EXTRACTED ENTRIES
========================================
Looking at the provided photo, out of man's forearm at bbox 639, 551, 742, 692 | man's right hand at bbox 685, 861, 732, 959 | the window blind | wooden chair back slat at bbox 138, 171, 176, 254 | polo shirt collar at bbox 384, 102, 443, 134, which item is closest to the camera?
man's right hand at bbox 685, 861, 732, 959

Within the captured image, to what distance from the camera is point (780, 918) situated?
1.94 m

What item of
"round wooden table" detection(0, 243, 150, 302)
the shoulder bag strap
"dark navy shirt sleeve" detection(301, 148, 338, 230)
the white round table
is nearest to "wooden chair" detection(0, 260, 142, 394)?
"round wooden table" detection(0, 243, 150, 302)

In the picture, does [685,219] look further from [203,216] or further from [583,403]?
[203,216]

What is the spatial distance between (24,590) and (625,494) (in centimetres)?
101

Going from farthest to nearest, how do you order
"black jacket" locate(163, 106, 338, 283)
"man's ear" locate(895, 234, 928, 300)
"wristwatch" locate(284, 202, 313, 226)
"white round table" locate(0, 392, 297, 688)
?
========================================
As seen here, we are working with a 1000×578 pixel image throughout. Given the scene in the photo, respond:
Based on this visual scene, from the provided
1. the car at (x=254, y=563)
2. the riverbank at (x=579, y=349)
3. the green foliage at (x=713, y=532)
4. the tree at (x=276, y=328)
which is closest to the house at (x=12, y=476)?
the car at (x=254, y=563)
========================================
STATED GOAL
Pick out every line of the records above that contains the word "image", matching its case exactly.

EXPECTED ANSWER
Within the captured image, to what distance from the camera is point (780, 918) situated?
As seen here, we are working with a 1000×578 pixel image throughout. Given the scene in the photo, respond:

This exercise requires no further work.